Der US-Chipgigant Nvidia kauft die KI-Plattform Hugging Face für satte 12,93 Milliarden Dollar. Der Deal soll in der ersten Jahreshälfte 2027 abgeschlossen werden. Für viele Unternehmen ist das eine Nachricht mit weitreichenden Folgen.
Hugging Face gilt als wichtigste Plattform für offene KI-Modelle. Millionen Entwickler nutzen sie weltweit, um KI-Software zu entwickeln und zu teilen. Im Gegensatz zu geschlossenen Systemen wie jenen von OpenAI kann hier der Programmcode frei heruntergeladen und verändert werden.
Nvidia beteuert laut Computerwoche, dass die Plattform offen bleiben werde. "Entwickler können weiterhin frei ihre Modelle, Frameworks, Clouds, Inferenzdienstleister sowie Rechenplattformen wählen", heißt es auf Computerwoche. Nvidia-Hardware sei nicht verpflichtend.
Trotz dieser Versprechen mahnen IT-Experten zur Vorsicht.
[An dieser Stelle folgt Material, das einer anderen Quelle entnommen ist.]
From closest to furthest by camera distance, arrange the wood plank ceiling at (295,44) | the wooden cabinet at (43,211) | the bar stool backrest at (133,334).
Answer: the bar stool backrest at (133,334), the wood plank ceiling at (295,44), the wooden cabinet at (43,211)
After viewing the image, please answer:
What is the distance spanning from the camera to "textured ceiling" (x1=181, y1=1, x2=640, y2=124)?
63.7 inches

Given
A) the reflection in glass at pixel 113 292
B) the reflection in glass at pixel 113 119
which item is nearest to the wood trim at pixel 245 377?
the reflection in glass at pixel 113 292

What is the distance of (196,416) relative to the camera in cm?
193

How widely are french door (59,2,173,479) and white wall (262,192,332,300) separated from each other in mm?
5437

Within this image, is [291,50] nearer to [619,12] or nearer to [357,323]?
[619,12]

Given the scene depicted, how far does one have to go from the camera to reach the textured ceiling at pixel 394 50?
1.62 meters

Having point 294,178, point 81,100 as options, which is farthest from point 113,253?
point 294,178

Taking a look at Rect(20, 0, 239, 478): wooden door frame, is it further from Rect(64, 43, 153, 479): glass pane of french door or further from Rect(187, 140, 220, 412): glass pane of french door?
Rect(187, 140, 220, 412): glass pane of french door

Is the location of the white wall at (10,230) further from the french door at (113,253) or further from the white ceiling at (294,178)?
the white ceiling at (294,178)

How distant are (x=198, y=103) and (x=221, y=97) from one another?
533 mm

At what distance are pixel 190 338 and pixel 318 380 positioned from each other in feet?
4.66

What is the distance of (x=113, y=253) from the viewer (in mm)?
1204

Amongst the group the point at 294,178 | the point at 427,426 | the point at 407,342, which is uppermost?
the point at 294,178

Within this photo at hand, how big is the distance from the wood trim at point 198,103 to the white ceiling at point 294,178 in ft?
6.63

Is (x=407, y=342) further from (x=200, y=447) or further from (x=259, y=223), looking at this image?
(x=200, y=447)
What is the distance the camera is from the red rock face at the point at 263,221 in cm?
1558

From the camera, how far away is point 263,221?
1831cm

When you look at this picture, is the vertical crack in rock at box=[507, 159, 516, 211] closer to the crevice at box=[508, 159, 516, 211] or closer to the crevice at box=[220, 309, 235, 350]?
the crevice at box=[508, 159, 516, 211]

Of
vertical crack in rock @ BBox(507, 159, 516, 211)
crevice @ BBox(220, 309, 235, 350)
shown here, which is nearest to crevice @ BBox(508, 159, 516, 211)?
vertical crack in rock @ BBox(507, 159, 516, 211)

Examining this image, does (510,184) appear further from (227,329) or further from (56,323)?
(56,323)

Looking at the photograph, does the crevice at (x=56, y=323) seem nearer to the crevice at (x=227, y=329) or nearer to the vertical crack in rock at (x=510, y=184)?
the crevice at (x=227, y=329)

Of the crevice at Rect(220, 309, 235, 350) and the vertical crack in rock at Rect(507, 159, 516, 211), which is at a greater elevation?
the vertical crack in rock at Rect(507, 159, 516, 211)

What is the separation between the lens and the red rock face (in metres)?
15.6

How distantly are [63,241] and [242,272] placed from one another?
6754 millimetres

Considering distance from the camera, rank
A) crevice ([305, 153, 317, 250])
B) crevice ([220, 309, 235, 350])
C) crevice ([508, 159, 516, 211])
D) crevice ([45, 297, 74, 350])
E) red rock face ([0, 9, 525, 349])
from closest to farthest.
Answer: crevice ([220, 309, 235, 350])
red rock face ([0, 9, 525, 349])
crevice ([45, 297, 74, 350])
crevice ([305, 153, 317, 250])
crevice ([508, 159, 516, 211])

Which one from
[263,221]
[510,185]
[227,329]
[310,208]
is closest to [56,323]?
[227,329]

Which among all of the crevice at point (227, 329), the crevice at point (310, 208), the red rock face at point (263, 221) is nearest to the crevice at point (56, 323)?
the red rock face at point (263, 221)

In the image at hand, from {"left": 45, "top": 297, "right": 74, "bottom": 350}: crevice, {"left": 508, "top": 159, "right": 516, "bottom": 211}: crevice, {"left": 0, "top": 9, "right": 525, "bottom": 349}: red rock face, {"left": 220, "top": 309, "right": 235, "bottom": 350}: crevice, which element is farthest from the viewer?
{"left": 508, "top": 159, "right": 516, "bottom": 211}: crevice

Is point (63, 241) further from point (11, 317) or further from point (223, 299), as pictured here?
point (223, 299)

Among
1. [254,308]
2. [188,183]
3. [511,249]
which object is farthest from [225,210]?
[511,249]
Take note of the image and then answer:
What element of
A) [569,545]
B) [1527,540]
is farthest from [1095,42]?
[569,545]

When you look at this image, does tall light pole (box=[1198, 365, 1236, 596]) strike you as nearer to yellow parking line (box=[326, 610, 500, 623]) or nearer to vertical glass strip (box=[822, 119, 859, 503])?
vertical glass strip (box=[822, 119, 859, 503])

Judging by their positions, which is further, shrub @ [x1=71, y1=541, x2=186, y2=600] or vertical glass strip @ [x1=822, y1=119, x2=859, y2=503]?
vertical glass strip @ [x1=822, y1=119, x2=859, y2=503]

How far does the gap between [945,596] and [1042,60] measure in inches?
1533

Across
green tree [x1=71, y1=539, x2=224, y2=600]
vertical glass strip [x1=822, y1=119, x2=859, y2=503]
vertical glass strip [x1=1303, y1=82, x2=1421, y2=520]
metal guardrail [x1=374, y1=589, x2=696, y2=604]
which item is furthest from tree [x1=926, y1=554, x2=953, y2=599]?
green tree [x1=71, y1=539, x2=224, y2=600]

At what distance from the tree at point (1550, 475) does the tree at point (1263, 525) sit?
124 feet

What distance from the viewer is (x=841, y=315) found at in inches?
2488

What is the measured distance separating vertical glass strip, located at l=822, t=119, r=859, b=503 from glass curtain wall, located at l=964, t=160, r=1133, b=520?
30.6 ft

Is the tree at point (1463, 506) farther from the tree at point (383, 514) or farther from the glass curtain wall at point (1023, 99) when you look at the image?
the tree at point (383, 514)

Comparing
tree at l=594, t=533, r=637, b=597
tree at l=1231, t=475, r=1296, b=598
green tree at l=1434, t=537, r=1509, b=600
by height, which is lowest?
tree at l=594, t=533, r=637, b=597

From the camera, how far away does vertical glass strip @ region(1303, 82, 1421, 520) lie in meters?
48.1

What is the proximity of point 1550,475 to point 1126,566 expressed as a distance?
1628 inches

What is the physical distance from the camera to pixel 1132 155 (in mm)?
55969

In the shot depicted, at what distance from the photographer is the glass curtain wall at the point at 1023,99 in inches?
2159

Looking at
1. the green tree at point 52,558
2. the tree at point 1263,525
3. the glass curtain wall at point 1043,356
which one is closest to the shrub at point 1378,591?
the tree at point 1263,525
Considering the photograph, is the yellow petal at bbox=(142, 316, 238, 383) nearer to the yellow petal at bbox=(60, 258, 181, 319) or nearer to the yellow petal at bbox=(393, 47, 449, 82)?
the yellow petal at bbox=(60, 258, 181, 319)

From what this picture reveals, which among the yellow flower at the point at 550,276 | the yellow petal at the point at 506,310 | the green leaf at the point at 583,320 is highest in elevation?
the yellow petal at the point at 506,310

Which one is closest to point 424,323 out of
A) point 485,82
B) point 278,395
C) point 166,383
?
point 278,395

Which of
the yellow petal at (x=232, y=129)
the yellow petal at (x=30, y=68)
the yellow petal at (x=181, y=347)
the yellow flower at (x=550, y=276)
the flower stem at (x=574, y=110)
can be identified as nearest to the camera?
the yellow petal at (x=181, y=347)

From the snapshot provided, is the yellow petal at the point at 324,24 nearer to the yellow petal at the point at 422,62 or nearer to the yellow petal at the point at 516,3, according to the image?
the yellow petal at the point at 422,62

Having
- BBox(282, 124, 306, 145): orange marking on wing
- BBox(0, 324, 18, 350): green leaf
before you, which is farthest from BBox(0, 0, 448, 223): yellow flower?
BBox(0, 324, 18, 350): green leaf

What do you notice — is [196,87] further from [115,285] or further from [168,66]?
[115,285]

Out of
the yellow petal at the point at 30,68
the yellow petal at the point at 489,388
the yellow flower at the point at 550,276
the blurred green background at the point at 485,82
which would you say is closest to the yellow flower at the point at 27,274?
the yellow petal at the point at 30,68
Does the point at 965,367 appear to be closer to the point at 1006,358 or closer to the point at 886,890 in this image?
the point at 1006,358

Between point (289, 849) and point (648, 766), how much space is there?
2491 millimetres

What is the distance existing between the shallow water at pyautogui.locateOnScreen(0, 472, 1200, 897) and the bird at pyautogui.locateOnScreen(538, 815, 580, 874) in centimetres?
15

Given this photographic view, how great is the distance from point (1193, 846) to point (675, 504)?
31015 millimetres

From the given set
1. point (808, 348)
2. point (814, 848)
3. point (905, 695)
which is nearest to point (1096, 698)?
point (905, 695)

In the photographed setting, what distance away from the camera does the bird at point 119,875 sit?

Man solle Hugging Face nicht mehr als herstellerneutrale Plattform betrachten, sondern als strategisch kontrollierte. Unternehmen sollten realistische Alternativen in der Hinterhand haben.
Als mögliche Ausweichoptionen werden Azure AI Foundry von Microsoft, AWS SageMaker JumpStart von Amazon und der Model Garden von Google genannt. Experten empfehlen außerdem, wichtige KI-Modelle in einem eigenen internen Repository zu spiegeln.
Für Nvidia selbst ist der Deal eine Absicherung gegen die Konkurrenz. Technologiekonzerne wie Google, Meta und Microsoft arbeiten an eigenen KI-Chips, um ihre Abhängigkeit von Nvidia zu verringern.